Venerdì 7 marzo alle ore 21 al Teatro President per la Rassegna dialettale Corrado Sforza Fogliani in scena l’Allegra Combriccola, nella ricorrenza dei trent’anni di attività, con “Il naufrago”, commedia brillante in tre atti di Tremagi, con traduzione e libero adattamento di Francesco Romano, che ne è anche il regista.

Rassegna realizzata grazie alla Fondazione di Piacenza e Vigevano, la Banca di Piacenza e con il Patrocinio del Comune di Piacenza.

Il naufrago è una commedia brillante, briosa, adatta al pubblico di tutte le età. Ambientata a Borgonovo nella metà degli anni ’70 racconta le vicissitudini di Renzo Pancini in occasione di una sua vacanza. Egli riceve da Luigi, vecchio amico di gioventù emigrato in Argentina il quale ha fatto fortuna, un invito per una rimpatriata oltre oceano. Terrorizzato all’idea di dovere affrontare il

viaggio in aereo decide di partire in nave. Durante la traversata però… Una sarabanda di equivoci e colpi di scena, con la loro comicità, coinvolgeranno il pubblico in un puro e sano divertimento.

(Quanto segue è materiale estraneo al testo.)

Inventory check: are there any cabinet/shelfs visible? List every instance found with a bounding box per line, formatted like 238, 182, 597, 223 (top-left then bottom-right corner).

Personaggi e interpreti: Renzo Pancini, Maurizio Gallarati: Luisa, sua moglie, Antonella Melchi; Caterina, sorella di Renzo, Giovanni Bensi; Piero, amico di Renzo, Davide Manara; Julkio, italo argentino, Gerardo Beretta; Pancrazio, direttore, Francesco Romano; Lolita, entraineuse, Monica Traversone.

Scenografia di Salvatore e Giorgio Cosimo, audio e luci Salvatore Greco, rammentatrice Lorenza Campagnoli, grafica Stefano Negrati.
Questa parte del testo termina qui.